=== Begin Enclosure ===

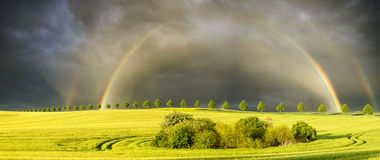 Sun, rain and two rainbows over the field Stock Photo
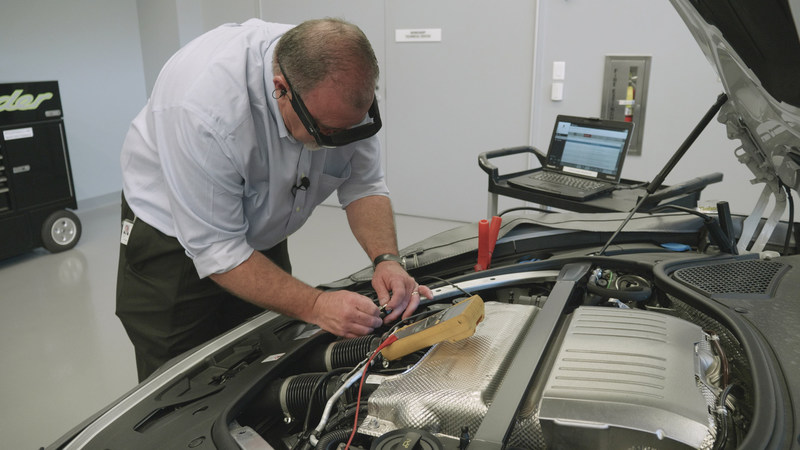 Tech Live Look - On-site technician works on engine while interacting with remote expert via smartglasses.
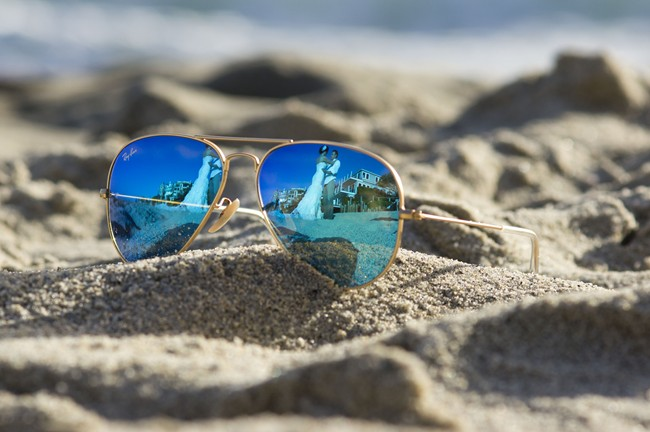 rayban sunglasses on sand with reflection of couple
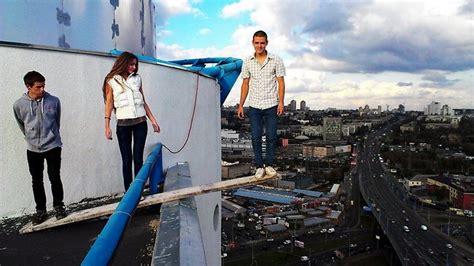 photos of defying aerial daredevil hanging
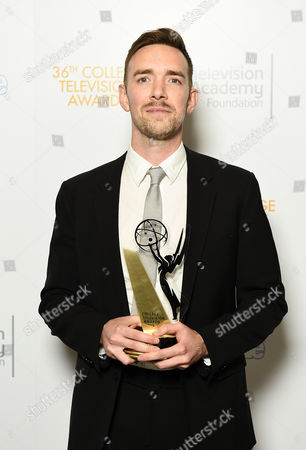 """Henry Hughes of American Film Institute poses for a portrait with the Directing Award for """"Day One"""" at the 36th College Television Awards, presented by the Television Academy Foundation at the Skirball Cultural Center in Los Angeles on"""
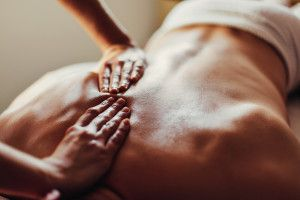 Close-up of masseur's hands and a client's back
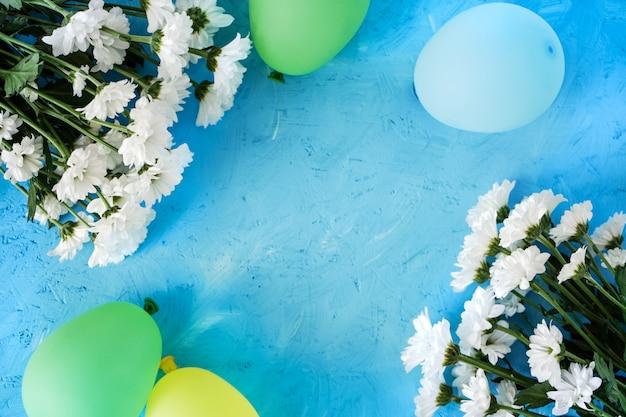 Feestelijke indeling, verjaardag. witte camomiles en geel-blauwe ballen op een blauwe houten tafel.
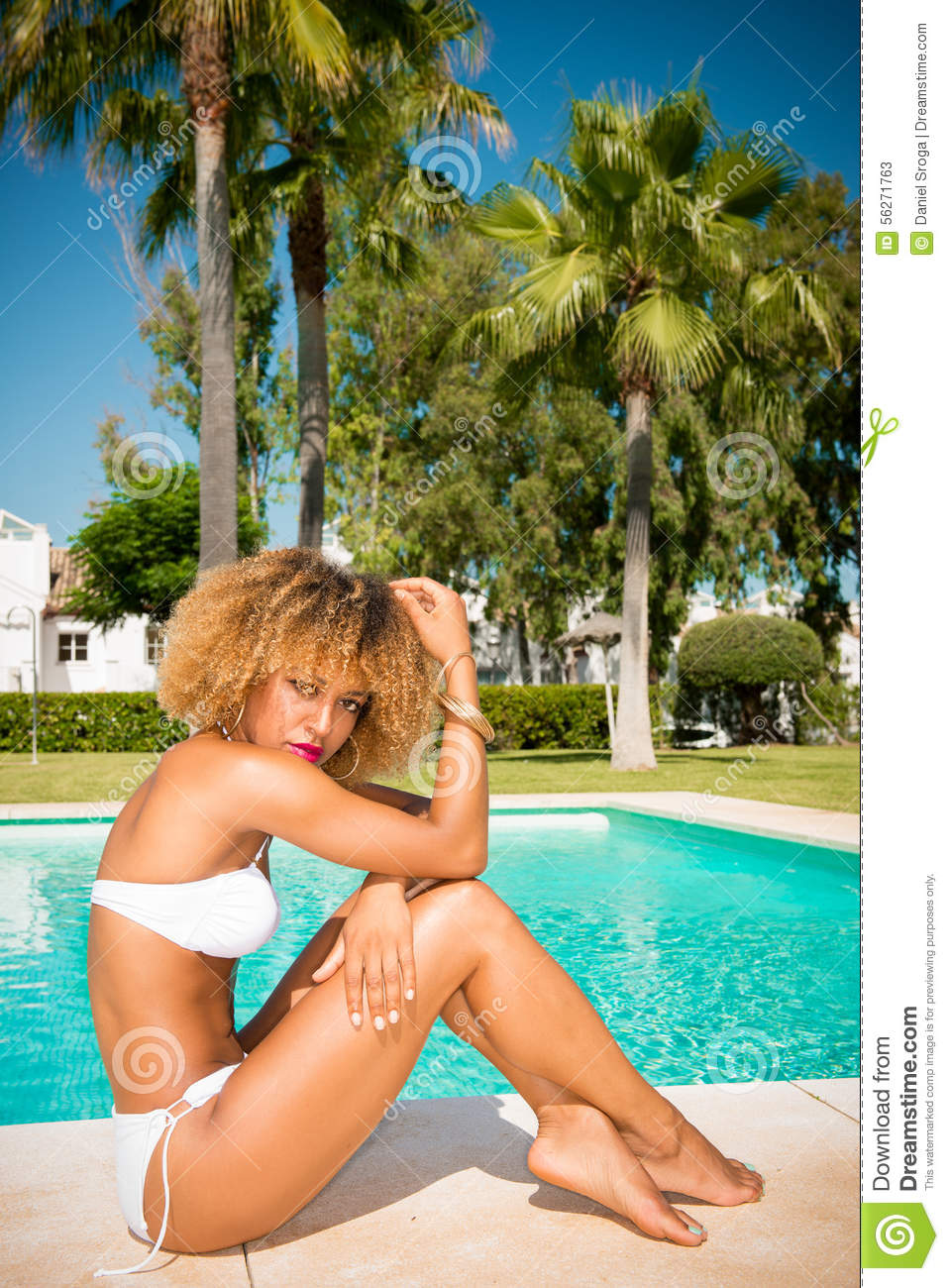 48eebe579d2 Model with Afro Haircut Posing Next to Exotic Swimming Pool She Wearing  White Skimpy Bikini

=== End Enclosure ===

§ **Problem details**
From the line containing "Close-up of masseur's" down to the last line of the records above, repeat every line exactly and nothing else, dropping any pictures.

§ **Task output**
 Close-up of masseur's hands and a client's back
 Feestelijke indeling, verjaardag. witte camomiles en geel-blauwe ballen op een blauwe houten tafel.
 48eebe579d2 Model with Afro Haircut Posing Next to Exotic Swimming Pool She Wearing  White Skimpy Bikini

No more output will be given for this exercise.